## GIVEN INFORMATION
"""

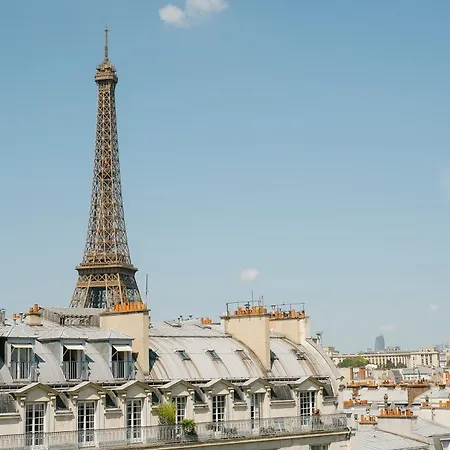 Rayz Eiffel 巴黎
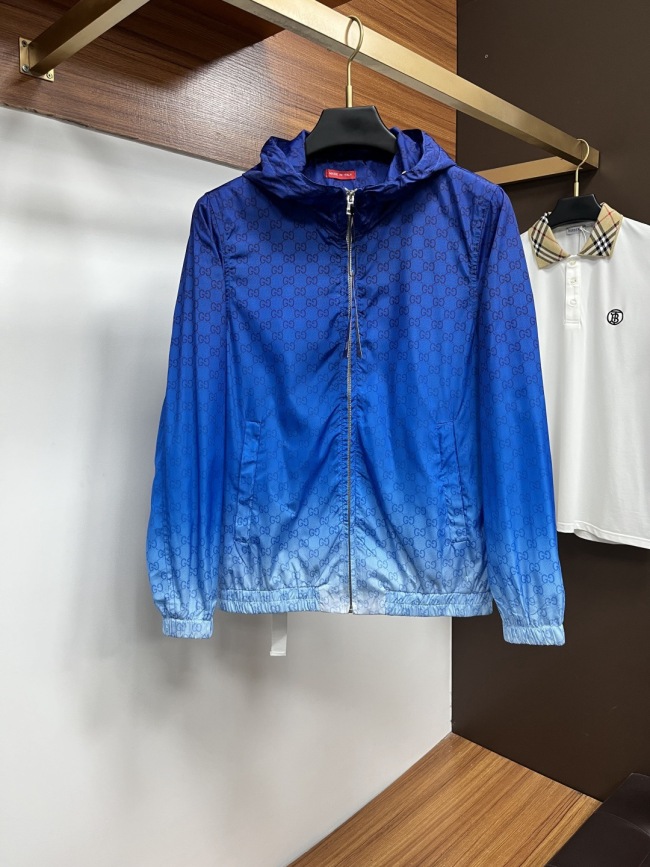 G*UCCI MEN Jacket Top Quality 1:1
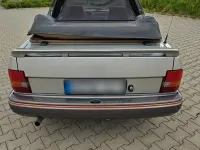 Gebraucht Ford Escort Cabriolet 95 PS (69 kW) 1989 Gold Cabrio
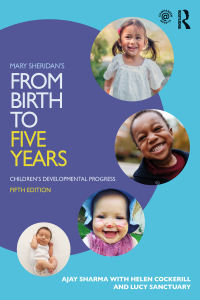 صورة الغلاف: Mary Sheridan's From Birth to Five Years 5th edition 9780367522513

"""

## WHAT THE EXERCISE ASKS
Reproduce verbatim every line starting at the line that holds "G*UCCI MEN Jacket Top Quality 1:1" and ending with the final line of the data; omit the pictures.

## SOLUTION TO THIS PROBLEM
 G*UCCI MEN Jacket Top Quality 1:1
 Gebraucht Ford Escort Cabriolet 95 PS (69 kW) 1989 Gold Cabrio
 صورة الغلاف: Mary Sheridan's From Birth to Five Years 5th edition 9780367522513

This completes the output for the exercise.